## Selected excerpt

- - - -

Evergreen Seismic recently completed an earthquake retrofit on our home. We chose the company in part because of great online reviews and we were not disappointed. Matt clearly explained the entire process and patiently responded to all of our questions. The work went smoothly and efficiently, was completed ahead of schedule, and the daily cleanup was amazing. Most importantly (for us anyway), the person who sold us on the job (Matt) was also part of the working crew. I wholeheartedly recommend Evergreen Seismic for earthquake retrofitting. From start to finish, this was by far the smoothest construction job we have experienced during the twenty years that we have lived in our home.

We used Evergreen Seismic to do an earthquake retrofit on our 1979 build home in Kent, WA based upon great customer reviews. We were not disappointed! Matt and his crew were very professional and showed up as promised. We were promptly informed when on one occasion they were a bit late due to traffic congestion. The work was performed to our satisfaction. The daily cleanup was impeccable. Matt was able to answer all questions that the inspector asked to his satisfaction. The Company actually went over and above what the structural analysis indicated was needed (additional bracing was installed). The majority of the retrofit was done on the exterior of the house in pouring rain! However, to our amazement, this did not in any way slow down the crew! A truly professional Company. We can recommend Evergreen Seismic without any hesitation.

Exceptional service from Evergreen Seismic. I met Matt at an info session on seismic retrofitting hosted by the city of Seattle. It took me a year or so to reach out to him. I was impressed form the start. Matt was more than willing to coach me on doing the project myself, if I wanted to take it on. But in given the complexity of our project, I preferred to hire Matt and his crew. They did a great job, and even did some prep that I was supposed to do but couldn't because of a recent back injury. Very straightforward, informative, and considerate service. I'd hire Matt again without hesitation.

Matt did the seismic retrofit of our single-family residence back in January when we were finishing our basement. I cannot speak highly enough of him and Evergreen Seismic. Matt has undoubtedly been one of the best contractors we've worked with. He's an excellent communicator and really goes above and beyond on all fronts. He does what he says he's going to do, when he says he's going to do it, and finishes when he says he's going to finish, all at an extremely competitive price. He's knowledgeable of seismic retrofitting and has a very streamlined process nailed down. If you are thinking of doing a seismic retrofit, Evergreen Seismic is DEFINITELY the way to go!

- - - -

## Task prompt
Reproduce the passage of the Evergreen Seismic reviews that begins at the words "Matt did the" and stops after "the way to go!". The rows that follow the reviews of Evergreen Seismic play no part here.

- - - -

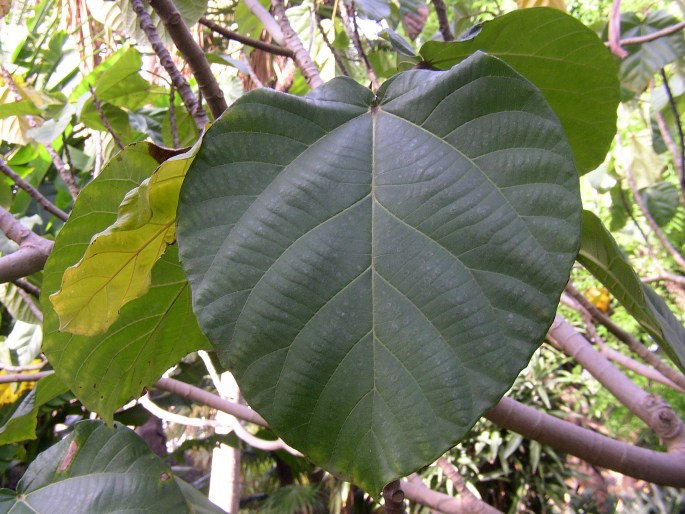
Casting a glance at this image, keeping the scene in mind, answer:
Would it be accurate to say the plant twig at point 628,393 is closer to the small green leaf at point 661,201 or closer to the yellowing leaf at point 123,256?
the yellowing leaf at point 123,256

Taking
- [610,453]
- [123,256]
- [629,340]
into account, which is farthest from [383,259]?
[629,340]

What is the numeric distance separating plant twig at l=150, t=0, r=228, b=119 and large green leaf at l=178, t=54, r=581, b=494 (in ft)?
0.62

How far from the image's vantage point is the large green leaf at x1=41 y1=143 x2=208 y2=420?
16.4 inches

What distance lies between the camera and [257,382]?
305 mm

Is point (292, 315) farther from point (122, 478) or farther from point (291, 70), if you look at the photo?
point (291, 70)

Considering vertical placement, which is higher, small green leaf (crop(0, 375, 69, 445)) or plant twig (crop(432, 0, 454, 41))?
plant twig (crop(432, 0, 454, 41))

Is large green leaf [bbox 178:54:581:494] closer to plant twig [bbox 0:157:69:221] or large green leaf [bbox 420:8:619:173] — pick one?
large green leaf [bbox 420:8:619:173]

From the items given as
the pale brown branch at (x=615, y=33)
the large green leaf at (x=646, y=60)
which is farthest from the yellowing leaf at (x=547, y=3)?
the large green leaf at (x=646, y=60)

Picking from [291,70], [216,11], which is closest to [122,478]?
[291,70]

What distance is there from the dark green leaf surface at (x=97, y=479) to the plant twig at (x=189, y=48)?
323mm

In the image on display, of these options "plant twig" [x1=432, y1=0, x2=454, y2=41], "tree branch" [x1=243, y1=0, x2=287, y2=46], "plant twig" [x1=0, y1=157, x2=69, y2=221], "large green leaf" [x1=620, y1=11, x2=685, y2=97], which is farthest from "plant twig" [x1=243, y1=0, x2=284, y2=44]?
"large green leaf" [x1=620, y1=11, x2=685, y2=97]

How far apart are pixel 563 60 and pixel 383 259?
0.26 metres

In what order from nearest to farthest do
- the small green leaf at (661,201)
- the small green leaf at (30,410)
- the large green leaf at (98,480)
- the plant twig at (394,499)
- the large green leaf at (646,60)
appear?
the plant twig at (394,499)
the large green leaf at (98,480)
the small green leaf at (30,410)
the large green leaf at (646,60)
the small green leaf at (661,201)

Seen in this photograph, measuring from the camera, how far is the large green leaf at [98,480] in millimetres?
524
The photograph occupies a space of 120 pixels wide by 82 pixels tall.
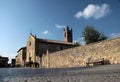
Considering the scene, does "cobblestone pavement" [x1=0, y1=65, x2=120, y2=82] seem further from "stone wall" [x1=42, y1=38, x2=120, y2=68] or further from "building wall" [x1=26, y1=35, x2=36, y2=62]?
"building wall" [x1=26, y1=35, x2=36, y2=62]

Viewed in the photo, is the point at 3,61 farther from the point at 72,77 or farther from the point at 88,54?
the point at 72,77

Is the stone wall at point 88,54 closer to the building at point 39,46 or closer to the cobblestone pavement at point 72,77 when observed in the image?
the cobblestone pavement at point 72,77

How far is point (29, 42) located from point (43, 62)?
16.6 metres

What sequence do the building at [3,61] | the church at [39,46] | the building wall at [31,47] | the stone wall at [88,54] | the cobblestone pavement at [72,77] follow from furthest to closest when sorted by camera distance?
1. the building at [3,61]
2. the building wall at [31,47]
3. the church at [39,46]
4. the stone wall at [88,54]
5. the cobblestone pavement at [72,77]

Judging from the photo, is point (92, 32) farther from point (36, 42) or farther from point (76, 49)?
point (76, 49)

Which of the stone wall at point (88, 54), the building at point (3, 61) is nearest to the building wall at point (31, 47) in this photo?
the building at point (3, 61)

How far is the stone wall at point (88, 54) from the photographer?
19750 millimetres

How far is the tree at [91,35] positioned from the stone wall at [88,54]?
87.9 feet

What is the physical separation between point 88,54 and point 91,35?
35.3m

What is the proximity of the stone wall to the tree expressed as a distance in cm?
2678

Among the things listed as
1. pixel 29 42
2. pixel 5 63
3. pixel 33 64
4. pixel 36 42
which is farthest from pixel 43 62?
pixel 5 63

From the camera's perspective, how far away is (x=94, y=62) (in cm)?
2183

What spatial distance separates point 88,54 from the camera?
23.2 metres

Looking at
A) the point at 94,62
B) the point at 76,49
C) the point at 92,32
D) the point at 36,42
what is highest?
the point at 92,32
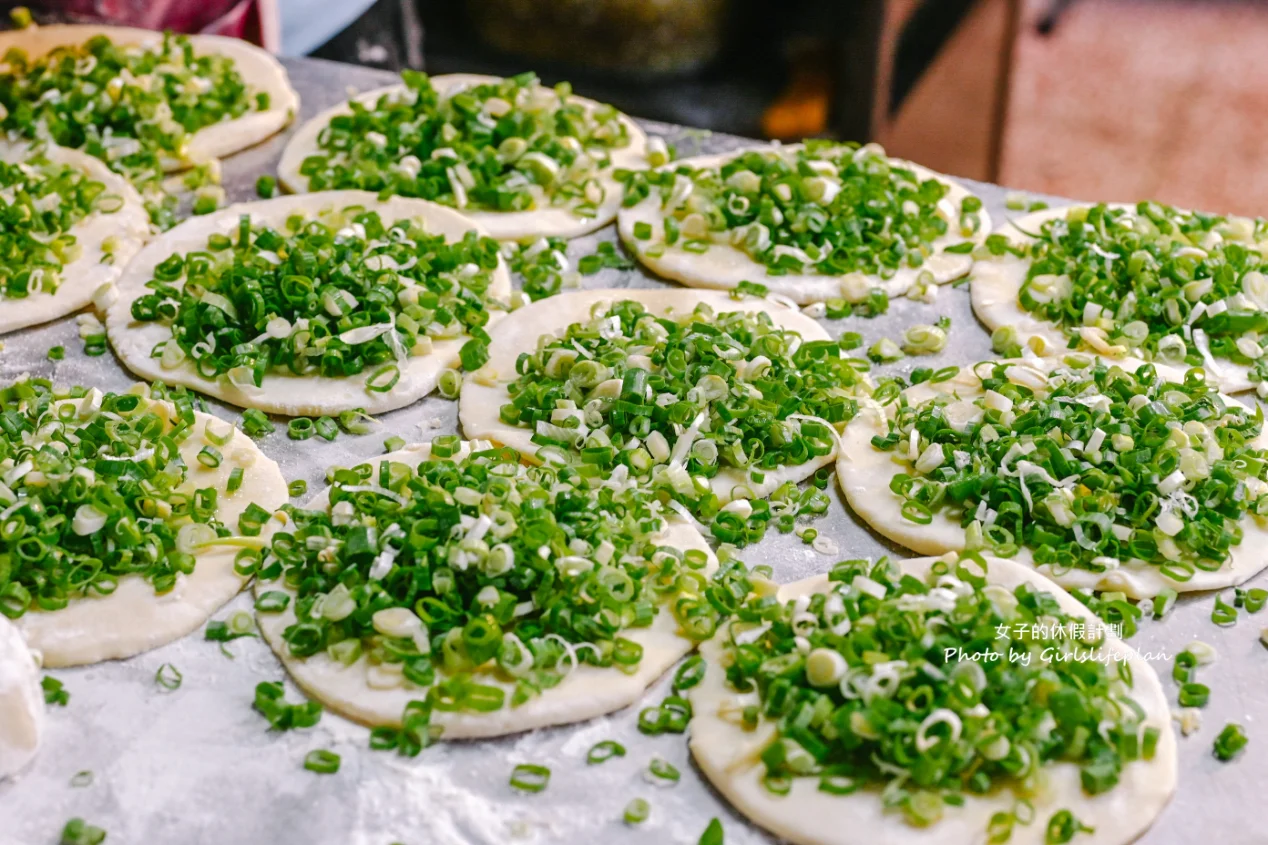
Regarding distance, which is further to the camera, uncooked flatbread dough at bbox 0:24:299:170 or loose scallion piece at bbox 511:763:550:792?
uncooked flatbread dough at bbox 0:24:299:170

- - - -

## Your solution
Matt did the seismic retrofit of our single-family residence back in January when we were finishing our basement. I cannot speak highly enough of him and Evergreen Seismic. Matt has undoubtedly been one of the best contractors we've worked with. He's an excellent communicator and really goes above and beyond on all fronts. He does what he says he's going to do, when he says he's going to do it, and finishes when he says he's going to finish, all at an extremely competitive price. He's knowledgeable of seismic retrofitting and has a very streamlined process nailed down. If you are thinking of doing a seismic retrofit, Evergreen Seismic is DEFINITELY the way to go!